The KPI we’re currently tracking is the cumulative number of farmers in all the company’s networks, as most of the companies have cultivated a network of farmers that they buy from.  A few have a network of customers they sell to.  What we will track in the coming year is the rise in income this activity creates.  We know that stat from a few of the companies.  East Africa Fruits‘ 1,780 farmers were earning an average $600/yr income before joining their network (which is roughly the per-capita in Tanzania).  Those incomes have grown by a factor of 2x-3x.  The smallest factors we’ve seen is 40%, for Swahili Honey, which is always a second income for their farmers.

Reducing Imports

The SSA countries need to balance their trade if they are ever going to be middle income countries.  We look to do this more for reducing imports than growing exports, as resource extraction and low-wages are unsustainable.  OBRI Tanzania is the most obvious example of this impact.  $126 million worth of oil is imported into the country each year, despite Tanzania being the 11th largest producer in the world, and largest in SSA.  OBRI is one of the first domestic producers.  There are enough sunflower seeds in Tanzania to replace all the imports.  In doing that, we’ll remove that trade deficit while saving Tanzanian’s at least 25% on their cooking oil, as we charge less than the imports, all while paying the farmers 4x more than they get for exporting their seeds.

Post Harvest Losses

Rockefeller Foundation studies have shown that 35% of grains and 45% of fruits and vegetables grow in SSA are lost before reaching a customer.  When we say we’re buying from 20,000 farmers, we are not only helping those farmers grow better crops, but more importantly, providing a market and the logistics so that the output from those 20,000 farmers makes it to a (paying) customer.  The aggregators in the portfolio all do that.  Then Agromyx goes one step further, turning fruits and grain into shelf-stable powder, so that the losses are zero, no matter how ugly the fruit, no matter how sporadic the cold chain.

Protein deficiency

A sub-problem of hunger in SSA is malnutrition, especially protein.  Around Lake Victoria, the culture was based around eating fish.  The fishery was decimated in the last decade.  Now the Ugandan government throws people in jail for fishing.  Geossy‘s founder quit his job to fix this problem.  Across the border in Kenya, the go-to animal protein is chicken.  But it’s nearly all “imported” from Central Kenya, adding to its costs, despite Western Kenya being the more fertile part of the country (but poorer).  Chicken Basket is tackling that area.  In even poorer Malawi, 90% of the populace are subsistence farmers, with incomes under $1/day (the per-capita of the whole country is under $365).  Most incomes come from eggs, chickens, and goats.  Ziweto is the importer/distributor of vet supplies and vaccines to help those farmers grow their animals.  Livestock Bank mixes this with growing farmers’ income.  Papoli on incomes plus the fact that turkey’s forage.  PMP focuses on affordability of animal protein, as the founder grew up eating meat only once per year, on Christmas.
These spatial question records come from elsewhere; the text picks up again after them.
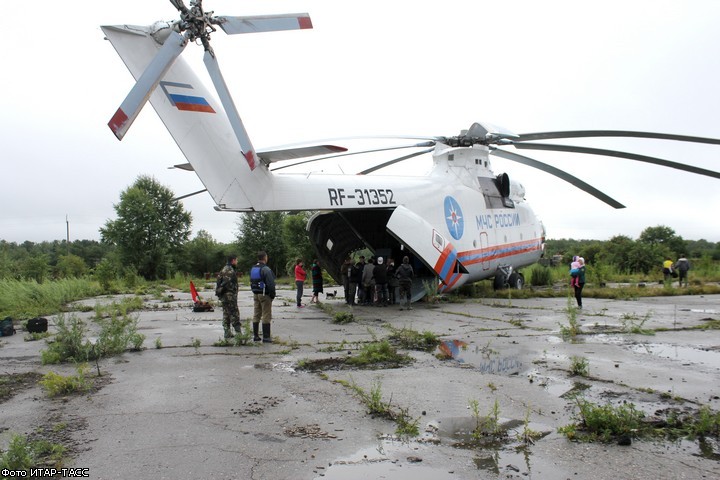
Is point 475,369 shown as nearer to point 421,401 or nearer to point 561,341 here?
point 421,401

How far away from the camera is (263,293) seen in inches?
394

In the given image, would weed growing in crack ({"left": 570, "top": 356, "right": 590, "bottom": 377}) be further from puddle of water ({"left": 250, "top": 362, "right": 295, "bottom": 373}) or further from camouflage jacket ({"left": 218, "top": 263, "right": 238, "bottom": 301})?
camouflage jacket ({"left": 218, "top": 263, "right": 238, "bottom": 301})

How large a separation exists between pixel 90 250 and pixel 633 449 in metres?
89.2

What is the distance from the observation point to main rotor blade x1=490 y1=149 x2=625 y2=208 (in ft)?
48.3

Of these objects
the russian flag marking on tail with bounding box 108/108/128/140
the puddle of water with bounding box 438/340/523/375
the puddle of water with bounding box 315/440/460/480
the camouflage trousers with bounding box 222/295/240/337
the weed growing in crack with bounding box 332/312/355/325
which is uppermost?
the russian flag marking on tail with bounding box 108/108/128/140

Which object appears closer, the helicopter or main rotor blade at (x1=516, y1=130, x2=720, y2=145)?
the helicopter

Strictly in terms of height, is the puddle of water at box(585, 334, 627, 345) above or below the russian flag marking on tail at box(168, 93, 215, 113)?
below

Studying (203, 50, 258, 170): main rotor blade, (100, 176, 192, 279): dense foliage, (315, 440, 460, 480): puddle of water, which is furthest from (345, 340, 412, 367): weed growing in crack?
(100, 176, 192, 279): dense foliage

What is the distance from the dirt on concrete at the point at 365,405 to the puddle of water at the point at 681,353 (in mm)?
43

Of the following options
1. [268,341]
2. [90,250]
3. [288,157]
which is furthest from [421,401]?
[90,250]

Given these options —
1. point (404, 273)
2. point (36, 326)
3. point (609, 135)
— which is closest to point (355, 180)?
point (404, 273)

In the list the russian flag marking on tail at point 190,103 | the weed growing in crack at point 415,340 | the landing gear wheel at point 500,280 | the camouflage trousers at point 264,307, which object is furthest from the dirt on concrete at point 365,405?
the landing gear wheel at point 500,280

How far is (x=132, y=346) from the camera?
380 inches

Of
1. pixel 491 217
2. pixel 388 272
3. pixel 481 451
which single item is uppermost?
pixel 491 217
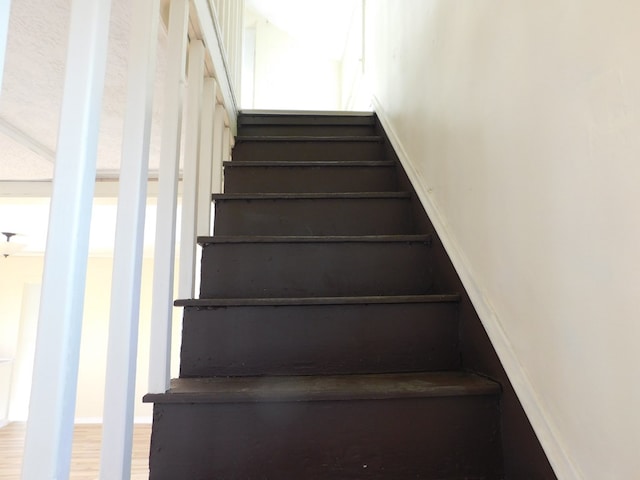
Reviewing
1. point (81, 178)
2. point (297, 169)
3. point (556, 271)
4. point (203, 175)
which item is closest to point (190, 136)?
point (203, 175)

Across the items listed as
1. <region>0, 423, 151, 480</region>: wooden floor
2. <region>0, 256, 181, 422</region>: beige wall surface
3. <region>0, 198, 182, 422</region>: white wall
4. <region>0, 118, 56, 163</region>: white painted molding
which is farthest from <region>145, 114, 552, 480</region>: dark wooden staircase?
<region>0, 256, 181, 422</region>: beige wall surface

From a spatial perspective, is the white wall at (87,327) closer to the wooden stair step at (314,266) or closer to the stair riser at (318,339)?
the wooden stair step at (314,266)

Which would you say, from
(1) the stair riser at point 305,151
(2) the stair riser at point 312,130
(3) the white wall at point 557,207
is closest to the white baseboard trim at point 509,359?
(3) the white wall at point 557,207

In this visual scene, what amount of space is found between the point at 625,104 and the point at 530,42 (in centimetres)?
32

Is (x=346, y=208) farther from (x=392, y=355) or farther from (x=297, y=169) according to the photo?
(x=392, y=355)

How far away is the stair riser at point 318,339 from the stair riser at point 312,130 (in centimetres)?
144

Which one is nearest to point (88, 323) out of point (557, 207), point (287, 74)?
point (287, 74)

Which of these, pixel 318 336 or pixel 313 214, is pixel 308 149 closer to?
pixel 313 214

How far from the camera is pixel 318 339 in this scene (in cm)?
115

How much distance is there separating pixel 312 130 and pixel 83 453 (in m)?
4.26

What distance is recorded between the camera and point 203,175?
1.61 m

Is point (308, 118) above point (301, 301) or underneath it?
above

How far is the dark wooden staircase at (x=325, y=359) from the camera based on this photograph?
3.02 ft

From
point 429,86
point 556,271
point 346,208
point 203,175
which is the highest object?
point 429,86
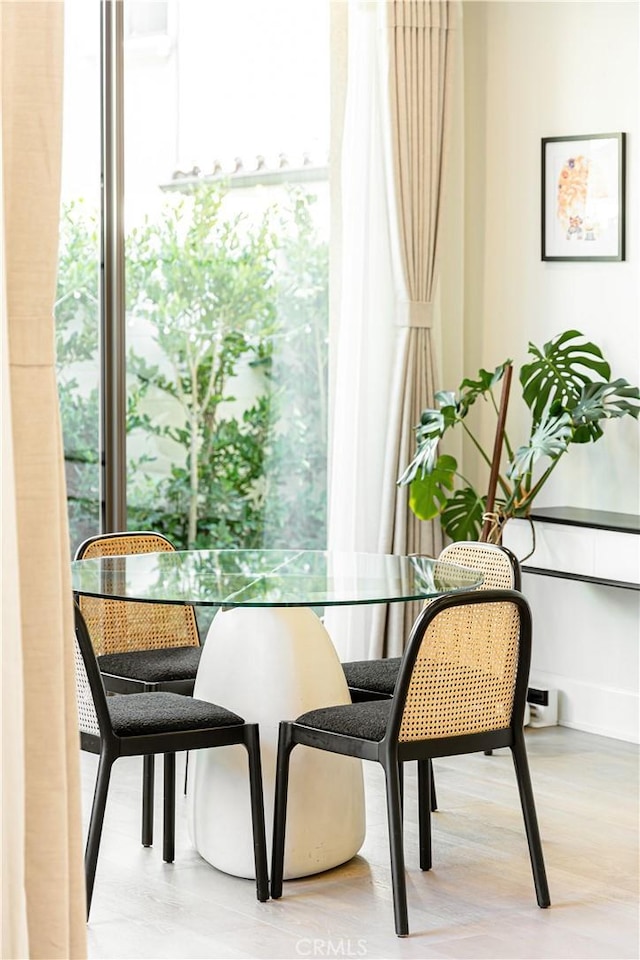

Smoke from cooking kills 4+ million women and children globally, through respiratory diseases.  Three stone fires and firewood is the root cause.  Green Charcoal Uganda, Kencoco, GreenChar, and Obamastove all make smokeless cooking fuel from agricultural waste.  Obamastove makes clean-burning cookstoves.  600,000+ stoves so far.  With an average family of six, that is 3.6 million lives improved, just from Obamastove.  One of the goals we discussed last year was to create Obamastove Kenya, a JV between Obamastove in Ethiopia and Kencoco, and Obamastove Uganda, a JV with Green Charcoal Uganda.  Plus Boka Eats has a subsidiary that makes charcoal briquettes, so we’ll find a way to add them in too.


There are more impacts including #8 Infrastructure & Industry or #13 Life on Land.  Kalahari Honey would say that saving elephants isn’t at the top of their list.  The four honey companies all talk about increased yields from apiary.  Rogathe Dairy talks about fighting malnutrition through fortified milk.

Ultimately, this holdco has the same problem measuring impact as the impact investors as a whole.  The portfolio is centered around food and agriculture, but that doesn’t simplify the impact down to SDG #2, or #1 and #2.